As I write, the House of Commons is debating for the second day a bill to reform the House of Lords. There will be a vote tonight.

When I was born, there was only one sort of 'Lord'. A few families had the right to send their eldest member to parliament and when he died his son got the job / privilege. Then Life Peers were introduced (known to the hereditaries as 'day boys') and there was some sort of balance. Then Tony Blair, in a bid to 'reform' the second chamber, got rid of all but around 90 hereditaries, but replaced them, not with a new system, but with his own placemen.

With the system of hereditary peers, if you closed your eyes and crossed your fingers, you could almost see some sense in it. It never claimed to be democratic, you got what you were given, almost as if the Upper House had been chosen by God. Some were hard working and clever, others were stupid or feckless or both. A brilliant soldier could father a worthless fool, an idle good-for-nothing could father a brilliant lawyer.

It was indefensible after about 1850, but in some respects it worked.

The system introduced by Blair was the worst of all options.
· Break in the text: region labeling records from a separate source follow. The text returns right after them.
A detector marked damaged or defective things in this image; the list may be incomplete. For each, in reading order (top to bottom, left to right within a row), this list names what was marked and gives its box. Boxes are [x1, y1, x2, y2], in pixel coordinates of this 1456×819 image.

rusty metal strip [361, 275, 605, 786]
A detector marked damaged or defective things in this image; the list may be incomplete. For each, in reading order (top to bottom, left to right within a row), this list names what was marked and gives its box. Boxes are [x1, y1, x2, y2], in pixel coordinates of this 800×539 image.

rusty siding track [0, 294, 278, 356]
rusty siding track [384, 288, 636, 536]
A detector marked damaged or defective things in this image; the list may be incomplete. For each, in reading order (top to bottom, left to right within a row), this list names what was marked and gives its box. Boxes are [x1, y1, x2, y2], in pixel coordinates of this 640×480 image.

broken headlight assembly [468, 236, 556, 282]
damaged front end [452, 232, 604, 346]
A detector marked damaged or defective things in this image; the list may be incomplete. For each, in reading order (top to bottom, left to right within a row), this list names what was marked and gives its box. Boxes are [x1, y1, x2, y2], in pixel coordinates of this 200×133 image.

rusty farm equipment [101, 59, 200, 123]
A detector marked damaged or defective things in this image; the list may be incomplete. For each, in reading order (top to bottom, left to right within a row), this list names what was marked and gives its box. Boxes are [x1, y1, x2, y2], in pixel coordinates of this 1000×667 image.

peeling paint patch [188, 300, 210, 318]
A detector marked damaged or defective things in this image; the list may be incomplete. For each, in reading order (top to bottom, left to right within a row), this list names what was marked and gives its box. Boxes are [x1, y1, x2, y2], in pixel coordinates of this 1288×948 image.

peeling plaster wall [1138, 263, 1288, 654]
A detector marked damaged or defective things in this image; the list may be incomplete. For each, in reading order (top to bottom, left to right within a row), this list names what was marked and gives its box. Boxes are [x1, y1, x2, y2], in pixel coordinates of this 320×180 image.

Whoever commanded the House of Commons could stuff the Lords with his cronies (Blair did).

So the thing needs changing.

I have no objection to an Upper House 80% elected and 20% appointed: the appointed ones could help the machinery of government work, introduce some specific talent like the Church or the Military and stop the thing being too political. And let me say I don't believe it would create some constitutional anomaly if both houses were elected: that they would both have the right to claim electoral legitimacy. Most other countries have two elected houses and they each know what they are there for.

But a word needs to be said about how they would be elected.

The proposed system, of 'party list' is the worst of all Proportional Representation versions. What happens is that you would vote for your party and the party would decide who was first on their list, second, etc. There would be no connection between the electorate and the person who got the position. We can't have this, particularly since the people have recently voted in a referendum against using some new system for elections. It means the political class would have an even greater grip over our country (you don't imagine anybody who spoke his mind would get the job, do you?), at a time when they are already too strong. Strangely enough, most of the media, in particular the BBC, accept PR as naturally fair, as if there could be no argument against it.

The peers need to be non-proportional (see the electoral legitimacy point above). I would suggest two per old county, so the Isle of Wight would get as many as Middlesex, and their job would be to speak up for their region. This is what happens in the USA and there is no reason why it wouldn't work for us. There would be a straight ballot and the two candidates with the most votes would be elected. This would keep the Upper House at under 150 which would be good.

This new bill is rushed and, with its PR element, the creature of the Liberal Democrats, who I had thought were supposed to be junior partners in the coalition. Mr Cameron has given into them for short term political advantage, playing with our constitution for his own narrow political gain. He should be ashamed of himself.

The people of Britain deserve a properly thought out amendment to their constitution and when we have got one, they deserve to vote on it.